Umpires complain of verbal abuse after Angels-Red Sox game

Angels

What with all the padding, you think MLB umpires would be able to take some ribbing. This past Wednesday, after Nick Green nearly struck out two times in one at-bat against Angels closer Brian Fuentes, manager Mike Scioscia and staff let the umpires have it. Umpires must pass through the visiting team’s dugout at Fenway to get to their locker room. It’s a stadium design unique to the ballpark and perfect for postgame confrontation.

“Their deportment as we left the field, going through the Angels dugout, left a lot to be desired,” plate umpire Rick Reed told the Boston Herald. “We filed a report after the game and I would think there will be a coach or two over there that would be regretting his actions today.”

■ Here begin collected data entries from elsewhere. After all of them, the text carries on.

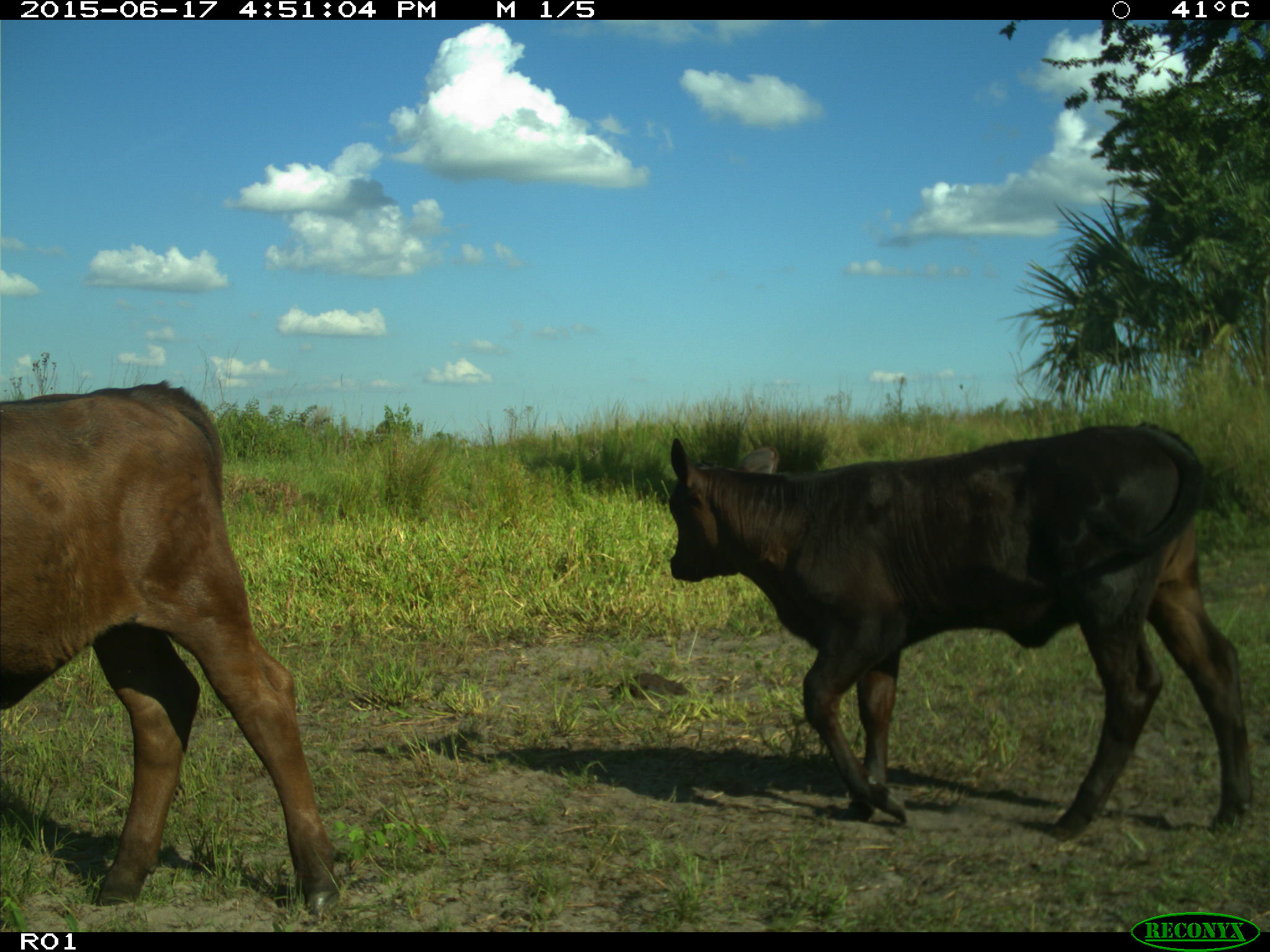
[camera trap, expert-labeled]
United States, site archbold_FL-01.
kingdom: Animalia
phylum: Chordata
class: Mammalia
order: Artiodactyla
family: Bovidae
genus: Bos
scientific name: Bos taurus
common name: domestic cow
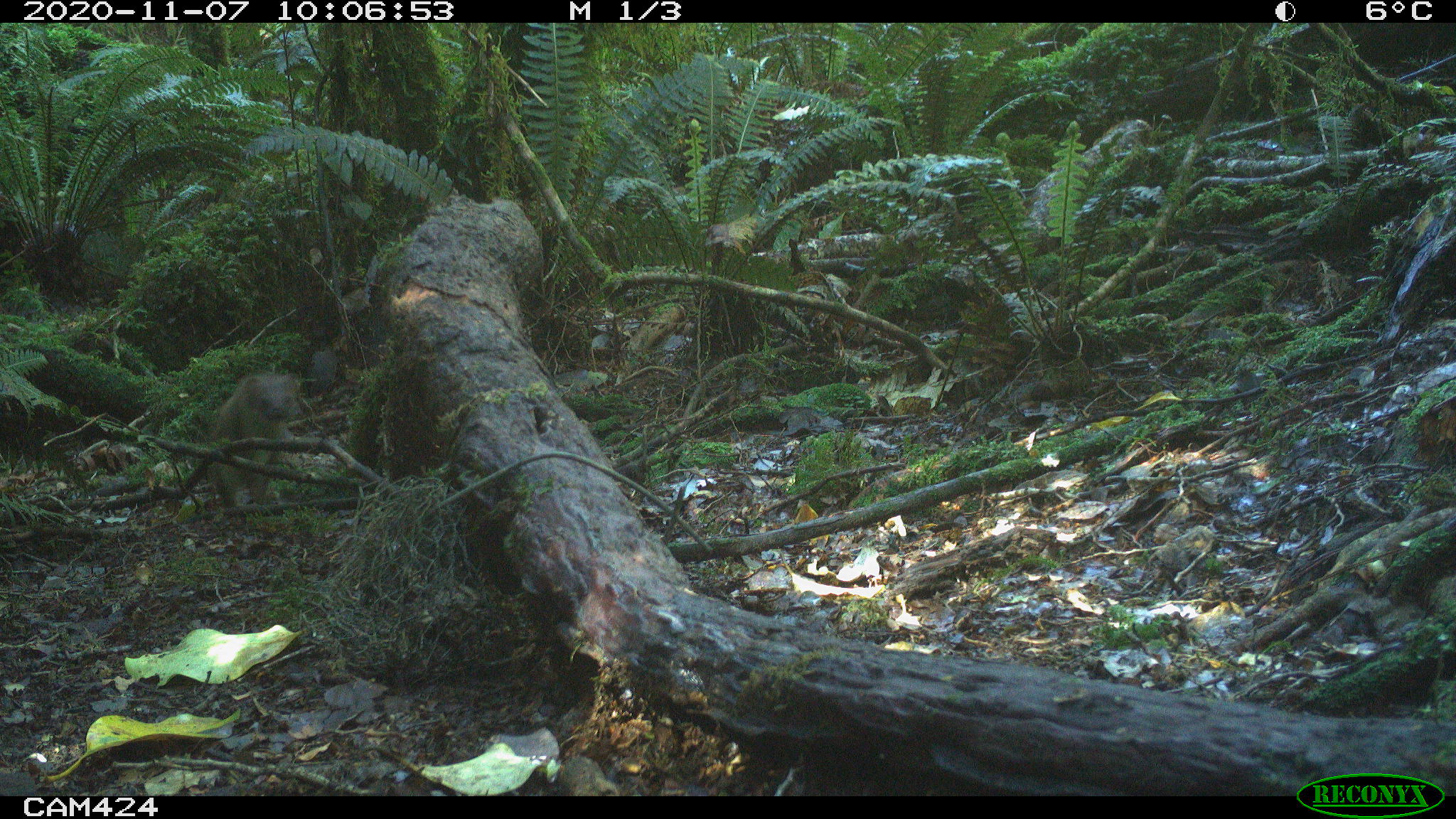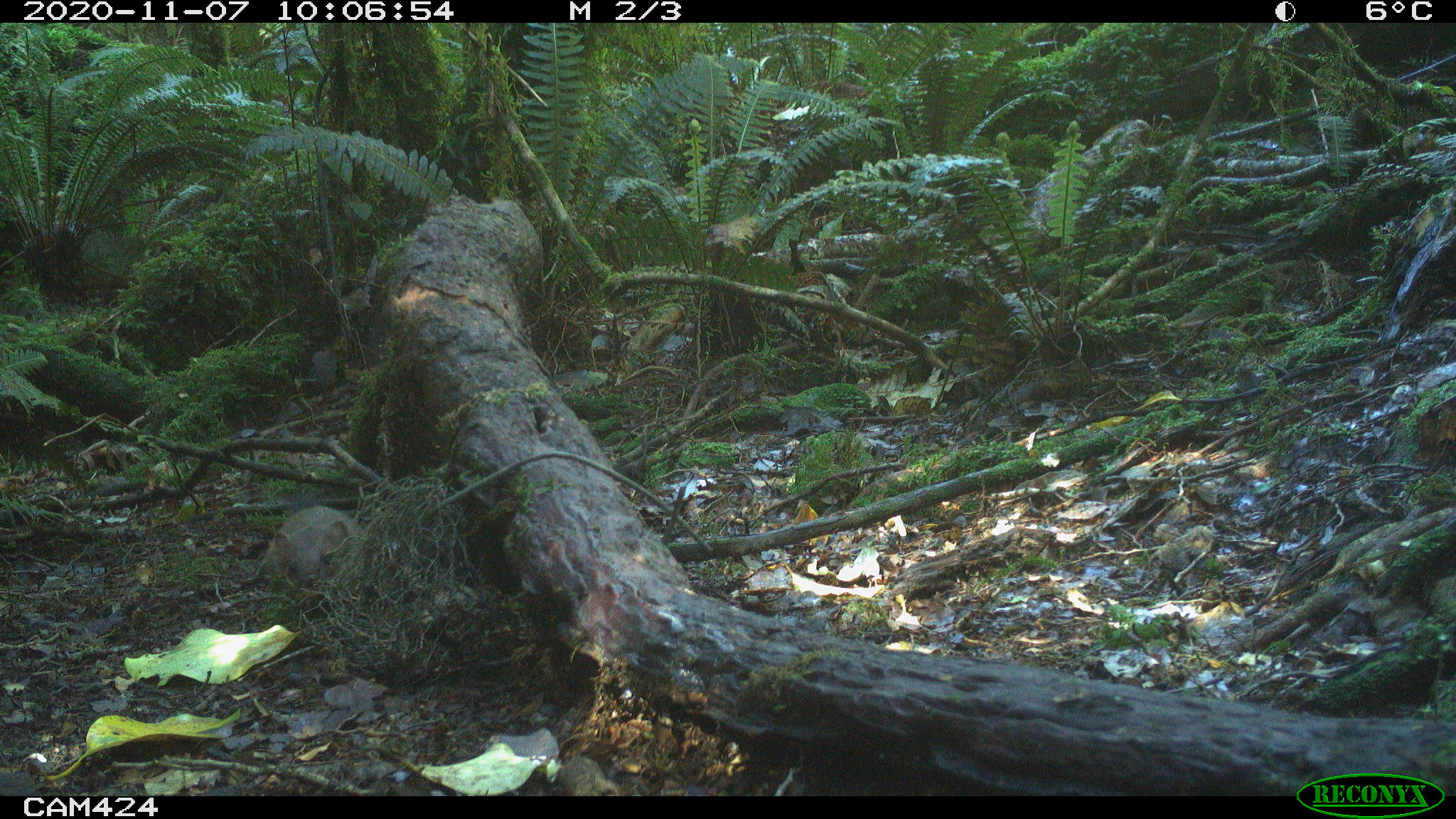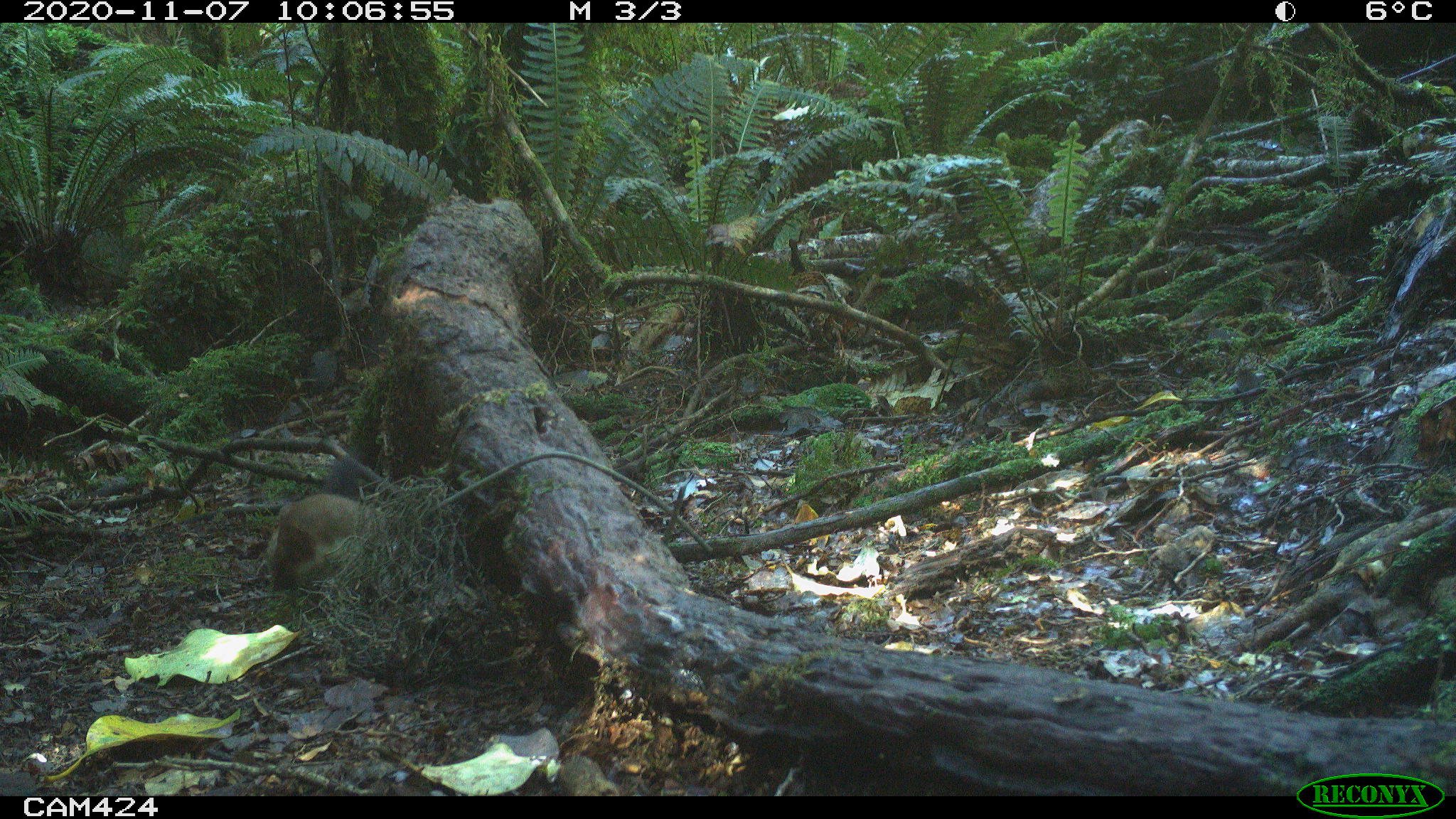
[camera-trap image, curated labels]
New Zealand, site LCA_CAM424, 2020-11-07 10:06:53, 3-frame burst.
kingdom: Animalia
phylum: Chordata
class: Mammalia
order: Carnivora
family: Mustelidae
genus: Mustela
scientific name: Mustela erminea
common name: stoat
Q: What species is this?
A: Stoat (Mustela erminea).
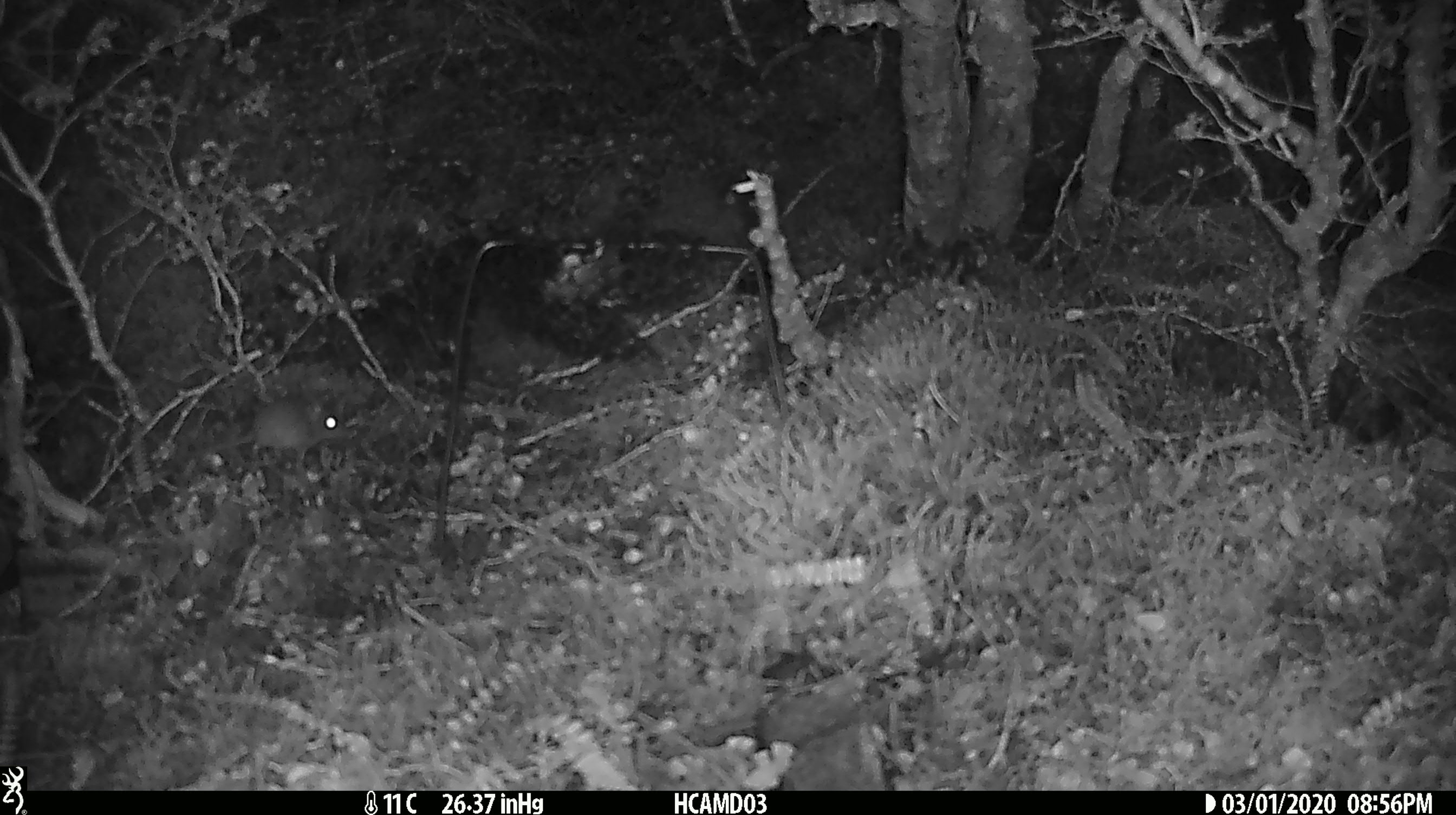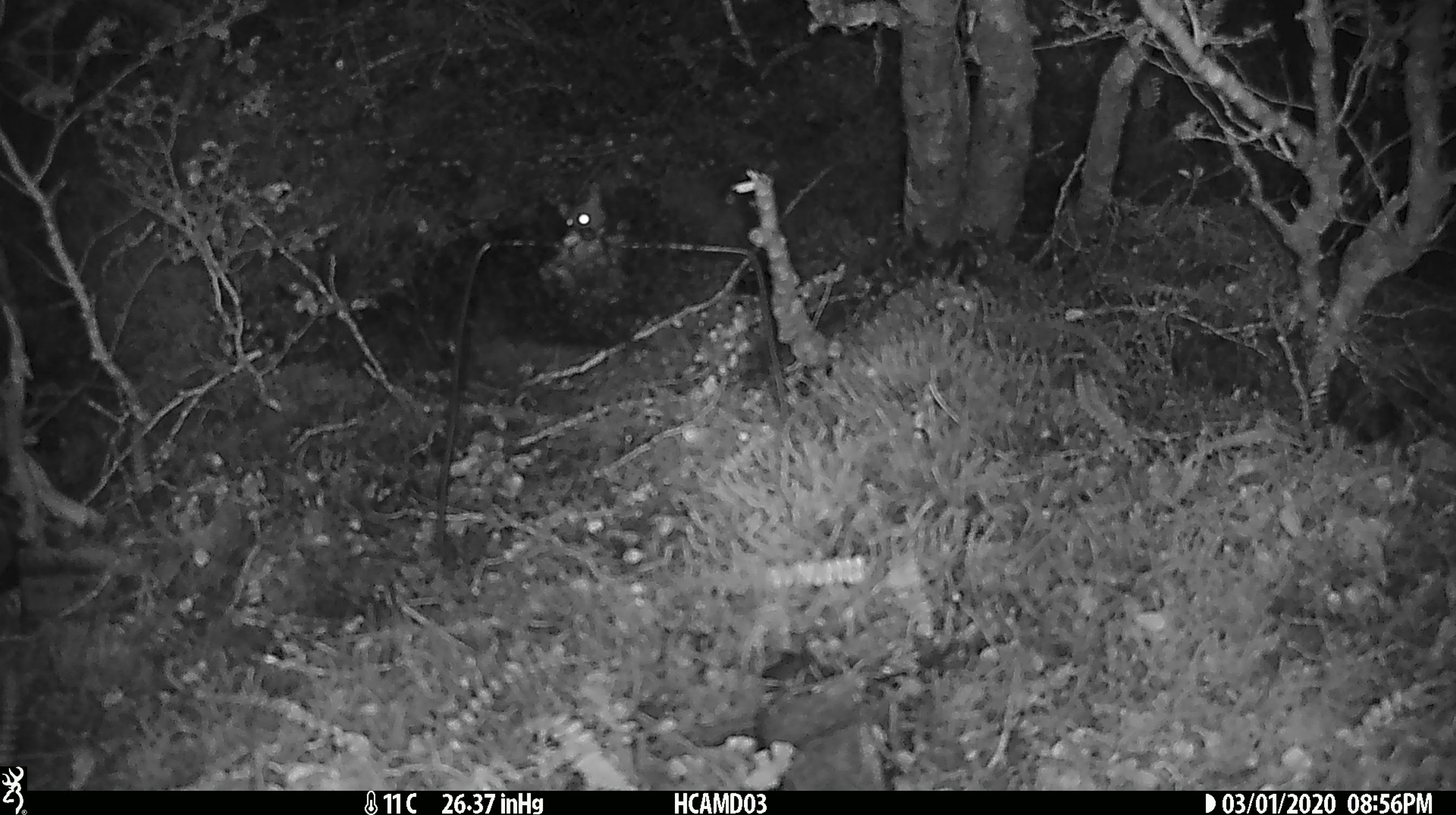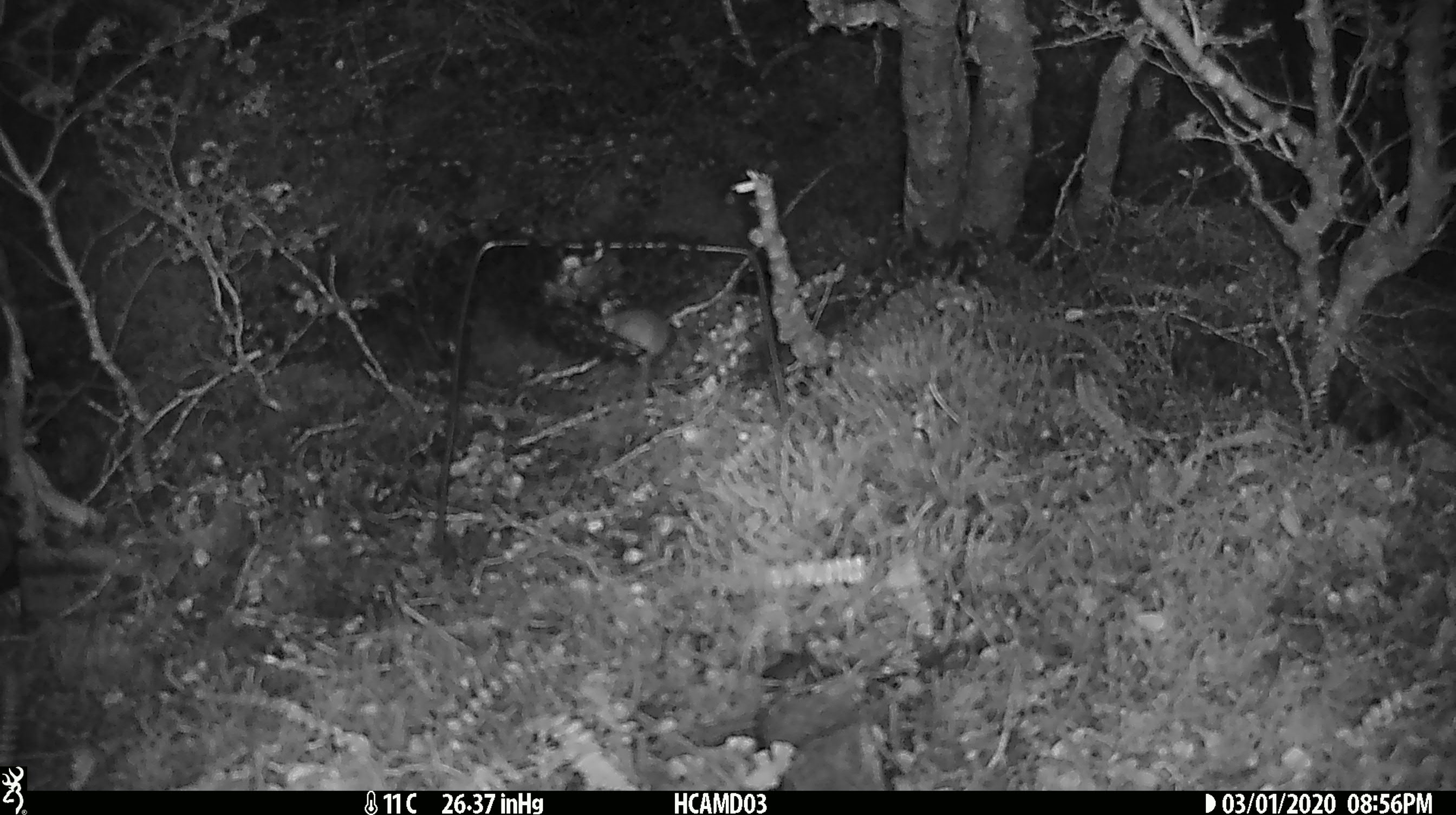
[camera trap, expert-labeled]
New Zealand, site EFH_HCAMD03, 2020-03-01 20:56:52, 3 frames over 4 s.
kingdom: Animalia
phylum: Chordata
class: Mammalia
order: Rodentia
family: Muridae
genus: Mus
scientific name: Mus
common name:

Attempts by The Associated Press to reach the umpires for comment before and after Thursday night’s game were unsuccessful. A Fenway Park security guard who knocked on the door of their changing room before the game said they were unavailable because they were on a conference call with the commissioner’s office; after the game, a reporter’s request for an interview was similarly declined.

With two outs, the bases loaded and the Angels leading 8-7, pinch-hitter Nick Green quickly fell behind 0-2 to closer Brian Fuentes and offered at the third pitch. But first base umpire Jeff Kellogg ruled he did not go around, and Green stayed in the box.

Green then fouled off three pitches before taking three balls to walk in the tying run. The last was a knee-high fastball that had catcher Mike Napoli jumping out of his crouch in anticipation of a strikeout.

Later, Reed commented that the pitch “very well could have been a strike.” Not a smart move, Rick. Look, I’m not even an Angels fan and I know Green should have been called “out” on at least one of those pitches. Mr. Magoo himself was in hysterics. Reed made matters worse when he admitted that Napoli’s “framing” of a pitch earlier in the count justified giving Green an advantage. Wow. You never hear umpires being this honest about skewing calls. There’s not a catcher in Major League Baseball that doesn’t frame pitches. Nevertheless, if they’re caught doing so, they should receive a warning. In my opinion, Reed’s decision to thereby “get back” at Napoli is even more inexcusable.

Lastly, I think Mike Scioscia has the best “oh-no-you-didn’t-Blue” face in baseball.